For what value of the constant c is the function f continuous on the interval (-infinity, +infinity).
f(x) = cx^2+4x, x < 2
f(x) = x^3-cx
limit on the left is 4c+8
limit on the right is 8-2c
so you need
4c+8 = 8-2c
c=0
maybe not the best exercise for the topic, yeah?
To find the value of the constant c for which the function f is continuous on the interval (-∞, +∞), you need to check if the two pieces of the function, f(x) = cx^2 + 4x, for x < 2 and f(x) = x^3 - cx, match each other at the point x = 2.

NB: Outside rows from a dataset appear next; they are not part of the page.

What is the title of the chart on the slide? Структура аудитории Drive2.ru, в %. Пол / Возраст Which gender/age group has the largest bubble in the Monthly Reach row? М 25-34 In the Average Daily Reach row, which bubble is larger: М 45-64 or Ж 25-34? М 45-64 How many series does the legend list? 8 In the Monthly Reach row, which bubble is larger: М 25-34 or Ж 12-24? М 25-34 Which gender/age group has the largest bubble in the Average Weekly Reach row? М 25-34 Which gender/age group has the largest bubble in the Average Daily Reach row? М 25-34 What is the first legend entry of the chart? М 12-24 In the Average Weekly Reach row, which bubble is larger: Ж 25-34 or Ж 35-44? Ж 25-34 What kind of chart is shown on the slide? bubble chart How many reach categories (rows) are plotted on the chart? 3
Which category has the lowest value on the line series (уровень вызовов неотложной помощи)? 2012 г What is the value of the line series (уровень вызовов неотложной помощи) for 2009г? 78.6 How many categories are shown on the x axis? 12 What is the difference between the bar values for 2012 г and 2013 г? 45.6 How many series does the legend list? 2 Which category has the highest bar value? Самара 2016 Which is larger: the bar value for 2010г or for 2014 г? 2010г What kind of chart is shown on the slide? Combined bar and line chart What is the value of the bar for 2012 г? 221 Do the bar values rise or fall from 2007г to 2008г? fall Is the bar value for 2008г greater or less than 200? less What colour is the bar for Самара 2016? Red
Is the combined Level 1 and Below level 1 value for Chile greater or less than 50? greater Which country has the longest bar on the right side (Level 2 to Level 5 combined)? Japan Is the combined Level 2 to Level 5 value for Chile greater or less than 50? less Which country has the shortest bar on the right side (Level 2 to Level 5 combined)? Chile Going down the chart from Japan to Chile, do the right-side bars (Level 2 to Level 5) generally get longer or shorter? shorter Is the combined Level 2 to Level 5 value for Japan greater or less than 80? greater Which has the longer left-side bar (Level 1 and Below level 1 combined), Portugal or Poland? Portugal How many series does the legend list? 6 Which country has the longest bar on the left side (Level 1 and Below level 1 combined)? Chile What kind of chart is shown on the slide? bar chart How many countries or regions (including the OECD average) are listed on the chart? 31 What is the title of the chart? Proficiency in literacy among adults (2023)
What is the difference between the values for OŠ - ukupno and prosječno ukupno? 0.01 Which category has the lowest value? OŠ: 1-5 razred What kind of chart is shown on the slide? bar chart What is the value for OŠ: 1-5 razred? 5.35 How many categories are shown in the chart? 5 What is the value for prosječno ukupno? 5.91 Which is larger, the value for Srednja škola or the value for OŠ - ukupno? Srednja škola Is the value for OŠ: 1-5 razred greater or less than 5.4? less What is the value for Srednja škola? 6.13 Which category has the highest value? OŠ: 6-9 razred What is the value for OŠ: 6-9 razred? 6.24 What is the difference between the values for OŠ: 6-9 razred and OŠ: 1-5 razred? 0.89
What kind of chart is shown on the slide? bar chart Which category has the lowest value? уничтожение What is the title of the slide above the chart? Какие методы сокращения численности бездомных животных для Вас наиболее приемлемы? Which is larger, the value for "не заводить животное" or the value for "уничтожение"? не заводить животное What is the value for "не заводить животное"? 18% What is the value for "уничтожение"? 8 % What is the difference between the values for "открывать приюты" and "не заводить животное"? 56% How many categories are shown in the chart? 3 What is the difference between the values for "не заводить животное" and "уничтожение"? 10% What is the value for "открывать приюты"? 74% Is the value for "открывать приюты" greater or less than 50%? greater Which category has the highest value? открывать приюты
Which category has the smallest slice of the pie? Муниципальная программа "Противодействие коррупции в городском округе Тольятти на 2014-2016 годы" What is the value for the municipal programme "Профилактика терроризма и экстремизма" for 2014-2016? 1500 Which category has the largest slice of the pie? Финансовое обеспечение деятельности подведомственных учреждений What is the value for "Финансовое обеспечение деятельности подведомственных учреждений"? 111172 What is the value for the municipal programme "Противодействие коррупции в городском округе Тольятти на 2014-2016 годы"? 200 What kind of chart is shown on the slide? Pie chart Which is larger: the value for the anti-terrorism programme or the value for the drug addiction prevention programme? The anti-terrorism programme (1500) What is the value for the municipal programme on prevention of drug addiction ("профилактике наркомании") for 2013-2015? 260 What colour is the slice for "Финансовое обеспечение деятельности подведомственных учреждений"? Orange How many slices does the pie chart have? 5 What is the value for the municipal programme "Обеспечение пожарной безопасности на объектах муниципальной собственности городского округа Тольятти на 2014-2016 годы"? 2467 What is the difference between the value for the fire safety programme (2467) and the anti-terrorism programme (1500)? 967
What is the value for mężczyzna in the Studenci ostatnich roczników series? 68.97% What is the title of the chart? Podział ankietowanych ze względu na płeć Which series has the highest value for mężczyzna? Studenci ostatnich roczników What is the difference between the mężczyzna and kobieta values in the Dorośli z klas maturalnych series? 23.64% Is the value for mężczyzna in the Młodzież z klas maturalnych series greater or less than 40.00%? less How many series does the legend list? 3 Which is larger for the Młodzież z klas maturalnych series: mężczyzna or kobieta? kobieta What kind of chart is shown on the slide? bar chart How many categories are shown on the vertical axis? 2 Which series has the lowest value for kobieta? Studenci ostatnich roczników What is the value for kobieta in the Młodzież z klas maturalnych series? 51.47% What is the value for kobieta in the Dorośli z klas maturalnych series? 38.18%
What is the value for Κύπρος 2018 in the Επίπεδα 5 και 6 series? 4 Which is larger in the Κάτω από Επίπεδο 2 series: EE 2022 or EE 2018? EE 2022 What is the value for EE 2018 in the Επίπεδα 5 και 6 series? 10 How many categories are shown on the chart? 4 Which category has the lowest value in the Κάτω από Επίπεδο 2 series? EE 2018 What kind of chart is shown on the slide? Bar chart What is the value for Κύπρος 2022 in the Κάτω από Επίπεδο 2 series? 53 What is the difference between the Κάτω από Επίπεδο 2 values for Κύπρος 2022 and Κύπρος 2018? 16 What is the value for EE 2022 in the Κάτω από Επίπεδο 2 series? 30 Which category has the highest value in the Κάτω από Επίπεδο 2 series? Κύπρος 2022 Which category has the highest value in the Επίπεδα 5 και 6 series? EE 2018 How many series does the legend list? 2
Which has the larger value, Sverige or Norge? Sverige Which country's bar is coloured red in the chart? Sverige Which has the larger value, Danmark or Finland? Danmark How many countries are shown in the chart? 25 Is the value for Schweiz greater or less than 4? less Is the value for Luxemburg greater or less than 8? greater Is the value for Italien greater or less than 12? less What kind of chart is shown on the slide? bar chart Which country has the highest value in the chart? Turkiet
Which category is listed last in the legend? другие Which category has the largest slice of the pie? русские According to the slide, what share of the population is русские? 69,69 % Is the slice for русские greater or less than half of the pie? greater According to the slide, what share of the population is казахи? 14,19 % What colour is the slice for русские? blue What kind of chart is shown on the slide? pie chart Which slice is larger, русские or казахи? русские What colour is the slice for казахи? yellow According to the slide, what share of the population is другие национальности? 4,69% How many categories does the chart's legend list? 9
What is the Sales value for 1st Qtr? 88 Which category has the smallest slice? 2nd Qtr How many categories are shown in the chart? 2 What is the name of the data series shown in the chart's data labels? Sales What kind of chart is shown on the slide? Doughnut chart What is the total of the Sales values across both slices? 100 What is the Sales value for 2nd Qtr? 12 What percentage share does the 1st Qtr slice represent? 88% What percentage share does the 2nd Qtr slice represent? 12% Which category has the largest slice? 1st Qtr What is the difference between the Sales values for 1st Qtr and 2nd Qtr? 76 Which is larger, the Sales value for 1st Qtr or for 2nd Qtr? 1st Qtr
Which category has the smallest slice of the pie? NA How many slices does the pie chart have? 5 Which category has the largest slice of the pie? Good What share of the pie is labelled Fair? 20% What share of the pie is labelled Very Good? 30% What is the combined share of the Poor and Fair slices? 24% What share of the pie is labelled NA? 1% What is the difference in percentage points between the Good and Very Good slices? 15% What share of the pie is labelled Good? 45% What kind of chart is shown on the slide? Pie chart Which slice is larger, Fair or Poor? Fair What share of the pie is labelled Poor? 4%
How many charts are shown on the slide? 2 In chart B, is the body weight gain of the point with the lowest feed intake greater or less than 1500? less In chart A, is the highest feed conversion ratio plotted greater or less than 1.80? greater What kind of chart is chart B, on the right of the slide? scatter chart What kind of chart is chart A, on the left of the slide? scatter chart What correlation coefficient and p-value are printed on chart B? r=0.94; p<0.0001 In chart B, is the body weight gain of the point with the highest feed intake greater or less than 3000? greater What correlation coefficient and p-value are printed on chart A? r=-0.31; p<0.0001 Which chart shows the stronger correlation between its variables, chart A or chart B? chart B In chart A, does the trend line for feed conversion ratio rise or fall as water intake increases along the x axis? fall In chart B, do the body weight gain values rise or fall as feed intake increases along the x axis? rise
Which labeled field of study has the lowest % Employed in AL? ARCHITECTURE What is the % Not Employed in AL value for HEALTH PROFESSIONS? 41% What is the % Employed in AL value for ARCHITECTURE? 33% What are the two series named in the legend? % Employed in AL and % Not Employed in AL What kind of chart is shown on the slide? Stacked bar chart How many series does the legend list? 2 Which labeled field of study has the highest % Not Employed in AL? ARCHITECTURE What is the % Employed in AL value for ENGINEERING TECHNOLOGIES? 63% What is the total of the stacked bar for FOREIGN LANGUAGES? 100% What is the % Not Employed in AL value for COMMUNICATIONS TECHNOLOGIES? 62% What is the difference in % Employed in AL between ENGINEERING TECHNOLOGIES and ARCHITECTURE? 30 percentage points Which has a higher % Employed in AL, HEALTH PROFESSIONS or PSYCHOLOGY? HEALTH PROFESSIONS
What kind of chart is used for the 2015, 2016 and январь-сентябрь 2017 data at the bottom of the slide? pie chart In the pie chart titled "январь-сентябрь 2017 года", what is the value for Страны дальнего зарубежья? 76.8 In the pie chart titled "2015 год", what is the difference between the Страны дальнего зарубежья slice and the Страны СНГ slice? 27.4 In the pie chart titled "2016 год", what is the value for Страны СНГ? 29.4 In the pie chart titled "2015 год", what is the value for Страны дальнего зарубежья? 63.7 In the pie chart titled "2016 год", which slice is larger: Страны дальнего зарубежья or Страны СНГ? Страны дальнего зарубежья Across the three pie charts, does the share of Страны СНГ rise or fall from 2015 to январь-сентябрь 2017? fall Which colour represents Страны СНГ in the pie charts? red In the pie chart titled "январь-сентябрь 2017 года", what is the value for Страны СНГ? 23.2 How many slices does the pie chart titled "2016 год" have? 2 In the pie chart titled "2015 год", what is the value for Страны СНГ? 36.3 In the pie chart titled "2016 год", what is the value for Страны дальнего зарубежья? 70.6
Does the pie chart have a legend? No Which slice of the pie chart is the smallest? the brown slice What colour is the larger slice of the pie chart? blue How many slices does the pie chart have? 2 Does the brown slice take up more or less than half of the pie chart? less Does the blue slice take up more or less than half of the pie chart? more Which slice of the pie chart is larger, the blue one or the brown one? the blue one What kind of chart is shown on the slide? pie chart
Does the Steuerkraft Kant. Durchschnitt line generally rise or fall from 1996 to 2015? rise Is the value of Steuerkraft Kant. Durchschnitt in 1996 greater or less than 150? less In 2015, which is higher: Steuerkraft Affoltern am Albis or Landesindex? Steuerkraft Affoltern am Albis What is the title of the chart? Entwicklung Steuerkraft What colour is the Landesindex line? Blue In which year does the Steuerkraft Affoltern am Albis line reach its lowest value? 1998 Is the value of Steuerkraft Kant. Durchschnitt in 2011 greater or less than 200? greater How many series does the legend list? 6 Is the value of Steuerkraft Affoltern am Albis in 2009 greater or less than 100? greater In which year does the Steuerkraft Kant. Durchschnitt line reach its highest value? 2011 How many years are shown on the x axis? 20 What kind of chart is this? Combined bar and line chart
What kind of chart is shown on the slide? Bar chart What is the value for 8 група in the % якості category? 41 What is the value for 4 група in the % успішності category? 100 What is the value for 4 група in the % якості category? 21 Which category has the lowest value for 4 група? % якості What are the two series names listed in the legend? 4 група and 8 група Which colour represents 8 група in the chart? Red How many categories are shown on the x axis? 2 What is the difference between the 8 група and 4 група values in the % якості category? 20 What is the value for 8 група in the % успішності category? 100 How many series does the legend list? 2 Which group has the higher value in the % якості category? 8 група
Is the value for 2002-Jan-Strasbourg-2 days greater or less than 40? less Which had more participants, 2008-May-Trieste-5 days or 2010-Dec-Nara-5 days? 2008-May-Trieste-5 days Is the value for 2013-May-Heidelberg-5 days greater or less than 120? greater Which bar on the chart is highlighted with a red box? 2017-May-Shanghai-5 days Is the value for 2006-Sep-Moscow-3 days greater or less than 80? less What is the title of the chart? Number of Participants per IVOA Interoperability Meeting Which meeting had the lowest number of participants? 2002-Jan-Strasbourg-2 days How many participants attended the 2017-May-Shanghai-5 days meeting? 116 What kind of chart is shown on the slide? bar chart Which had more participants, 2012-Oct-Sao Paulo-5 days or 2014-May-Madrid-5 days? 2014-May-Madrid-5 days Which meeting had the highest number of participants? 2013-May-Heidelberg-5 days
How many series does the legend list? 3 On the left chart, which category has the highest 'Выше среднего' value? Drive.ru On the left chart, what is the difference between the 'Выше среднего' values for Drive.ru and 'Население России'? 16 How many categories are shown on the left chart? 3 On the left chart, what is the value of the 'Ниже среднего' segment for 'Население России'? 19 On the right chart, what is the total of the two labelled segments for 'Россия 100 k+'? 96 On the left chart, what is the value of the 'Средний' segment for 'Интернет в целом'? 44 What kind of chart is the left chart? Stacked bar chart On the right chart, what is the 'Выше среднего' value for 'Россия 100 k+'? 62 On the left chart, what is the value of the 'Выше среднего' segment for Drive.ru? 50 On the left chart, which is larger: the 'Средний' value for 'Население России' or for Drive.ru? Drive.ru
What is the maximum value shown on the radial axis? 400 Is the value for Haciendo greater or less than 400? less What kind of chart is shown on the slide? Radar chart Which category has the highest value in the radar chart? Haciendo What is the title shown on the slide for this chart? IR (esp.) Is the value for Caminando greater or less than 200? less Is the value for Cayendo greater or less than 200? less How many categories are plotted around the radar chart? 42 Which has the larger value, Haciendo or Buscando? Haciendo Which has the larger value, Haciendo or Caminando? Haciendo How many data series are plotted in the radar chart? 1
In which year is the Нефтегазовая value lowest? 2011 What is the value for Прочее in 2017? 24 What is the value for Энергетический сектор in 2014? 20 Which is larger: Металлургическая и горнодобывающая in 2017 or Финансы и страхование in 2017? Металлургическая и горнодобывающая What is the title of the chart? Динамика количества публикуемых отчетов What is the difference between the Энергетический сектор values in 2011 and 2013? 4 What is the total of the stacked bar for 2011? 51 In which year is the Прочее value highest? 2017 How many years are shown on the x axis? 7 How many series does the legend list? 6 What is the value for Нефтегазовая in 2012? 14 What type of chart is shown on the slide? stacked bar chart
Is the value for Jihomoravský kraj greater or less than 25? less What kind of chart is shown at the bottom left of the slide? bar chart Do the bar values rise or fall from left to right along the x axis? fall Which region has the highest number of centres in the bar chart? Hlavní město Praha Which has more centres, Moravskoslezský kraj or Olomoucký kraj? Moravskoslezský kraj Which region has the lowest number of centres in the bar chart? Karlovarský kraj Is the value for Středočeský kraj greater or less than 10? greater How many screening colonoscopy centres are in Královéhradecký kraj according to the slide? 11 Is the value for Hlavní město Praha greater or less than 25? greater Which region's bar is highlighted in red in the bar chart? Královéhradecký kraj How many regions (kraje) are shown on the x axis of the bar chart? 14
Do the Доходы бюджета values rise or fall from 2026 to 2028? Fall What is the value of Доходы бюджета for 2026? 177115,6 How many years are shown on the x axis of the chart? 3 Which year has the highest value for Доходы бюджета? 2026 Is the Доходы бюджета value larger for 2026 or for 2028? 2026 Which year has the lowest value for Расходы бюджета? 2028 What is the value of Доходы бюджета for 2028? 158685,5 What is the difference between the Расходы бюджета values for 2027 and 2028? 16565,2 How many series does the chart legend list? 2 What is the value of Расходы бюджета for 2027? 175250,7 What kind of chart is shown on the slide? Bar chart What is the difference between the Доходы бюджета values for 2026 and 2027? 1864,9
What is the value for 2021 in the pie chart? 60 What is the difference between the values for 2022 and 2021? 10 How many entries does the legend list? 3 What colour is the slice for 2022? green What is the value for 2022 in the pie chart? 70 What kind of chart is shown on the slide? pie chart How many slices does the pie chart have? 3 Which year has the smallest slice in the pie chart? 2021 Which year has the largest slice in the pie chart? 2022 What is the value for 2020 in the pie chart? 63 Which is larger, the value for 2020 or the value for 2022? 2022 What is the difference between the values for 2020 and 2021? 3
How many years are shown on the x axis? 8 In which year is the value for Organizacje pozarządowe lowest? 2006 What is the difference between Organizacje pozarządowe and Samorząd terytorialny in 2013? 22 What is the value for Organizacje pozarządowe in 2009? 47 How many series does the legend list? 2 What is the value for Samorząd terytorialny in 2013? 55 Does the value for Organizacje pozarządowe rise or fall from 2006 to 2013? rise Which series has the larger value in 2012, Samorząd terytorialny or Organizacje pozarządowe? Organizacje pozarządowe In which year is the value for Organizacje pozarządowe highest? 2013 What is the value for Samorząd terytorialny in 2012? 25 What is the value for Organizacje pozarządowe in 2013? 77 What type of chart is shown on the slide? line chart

First, let's determine the left-hand limit as x approaches 2. To do this, substitute x = 2 into the first piece of the function:
lim(x→2-) (cx^2 + 4x) = c(2^2) + 4(2) = 4c + 8
Next, let's determine the right-hand limit as x approaches 2. To do this, substitute x = 2 into the second piece of the function:
lim(x→2+) (x^3 - cx) = 2^3 - c(2) = 8 - 2c
For the function to be continuous at x = 2, the left-hand limit and the right-hand limit must be equal:
4c + 8 = 8 - 2c
Now, solve this equation for c:
4c + 2c = 8 - 8
6c = 0
c = 0
Therefore, the constant c = 0 makes the function f continuous on the interval (-∞, +∞).